◆ **Passage for review**
=-=-=

For all their backroom dealing and complicated coalition building, the seven men and women running for Speaker of the City Council are chasing a post that, while once powerful, has suffered from a bad bout of post-term-limit anemia.
The position of Speaker, arguably the second-most-powerful job in the city, is meant to serve as a legislative counterbalance to the Mayor’s executive power. But since the new age of hot-potato power dawned in 1993, when city voters limited municipal elected leaders to two terms in office, the job has lost much of its institutional authority.
It is wildly unlikely that any Speaker will again accumulate anywhere near the power amassed by Peter Vallone, who ruled over the Council from 1986 to 2002 and who was the first person to hold the title of Speaker. Now the job effectively changes hands every four years—unless, of course, a freshman member enrolls directly as big man on campus. But no self-respecting veteran is going to let that happen.
“It’s ridiculous, because there is no balance any longer,” said Mr. Vallone, who documented his head butting with four Mayors in a new book, Learning to Govern: My Life in New York Politics, From Hell Gate to City Hall. “The moment they are elected, they are a lame duck looking for something else. It makes the Mayor stronger and stronger and the Council weaker and weaker.”
Mr. Vallone further argues that a diminished Speaker isn’t good for the Mayor either, because it denies whoever holds the post the opportunity to work with one person consistently, to broker long-term deals and govern without worrying about whether the Council’s position on issues will dramatically change. Under the weakened leadership, Mr. Vallone predicts that undisciplined members will be looking out for their district’s parochial interests at the expense of the entire city.
“You’re going to have anarchy,” he said.
Most of the Council members who will choose a new Speaker on Jan. 4 wouldn’t have been elected were it not for term limits, but they are nonetheless eager to loosen them from eight to 12 years.
The outgoing Speaker, Gifford Miller, has urged the 43 returning incumbents and eight new members of the Council not to take the matter into their own hands, but to leave it up to the city’s voters, who mandated term limits in the first place. Many members want to revise the law by an in-house vote and not via referendum, a position that has been assailed by good-government groups.
Even as they try to expand their tenures, the candidates bristle at the notion that the Speaker is currently toothless. The job is a far cry, they say, from the borough presidents, who were stripped of all their power when the Board of Estimate was dismantled in 1989. They argue that the Speaker’s post still offers an opportunity for significant leadership.
“You can get a lot done in four years,” said Brooklyn Councilman Bill de Blasio, a candidate for Speaker, who nevertheless argued that the position could be vastly fortified by extra seasoning. “In the end, the ability to work over a longer time frame increases effectiveness. Your ability as a broker, an honest broker and a leader, is greatly enhanced if you are around for a longer amount of time.”
Other Council members emphasized that after the abolition of the Board of Estimate, the Council picked up increased budgetary and land-use powers that forced the executive branch, just across the foyer at City Hall, to take the Council more seriously. No longer did they need a king to claim the chamber’s upholstered mahogany throne.

=-=-=

◆ **Dataset extract**
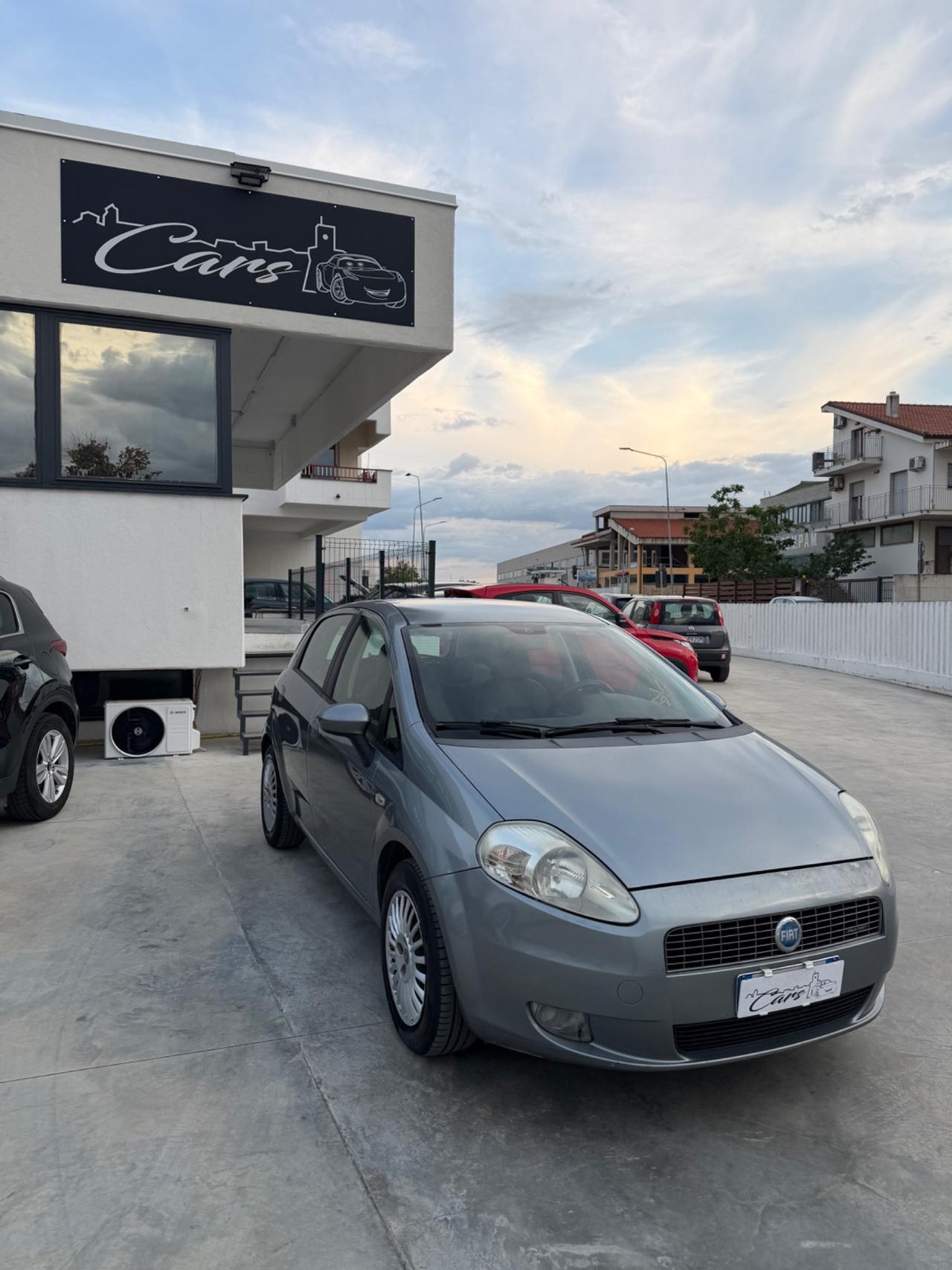 Fiat Grande Punto 1.3 MJT 75 CV 5 porte Dynamic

=-=-=

◆ **Work to complete**
[1] According to the article on the race for City Council Speaker, in what year did city voters limit municipal elected leaders to two terms in office?
[2] Update everything from "Even as they" down to "for significant leadership." in the article on the race for Speaker, putting "powerless" wherever "toothless" appears.

◆ **Responses per task**
[1] 1993

[2]
Even as they try to expand their tenures, the candidates bristle at the notion that the Speaker is currently powerless. The job is a far cry, they say, from the borough presidents, who were stripped of all their power when the Board of Estimate was dismantled in 1989. They argue that the Speaker’s post still offers an opportunity for significant leadership.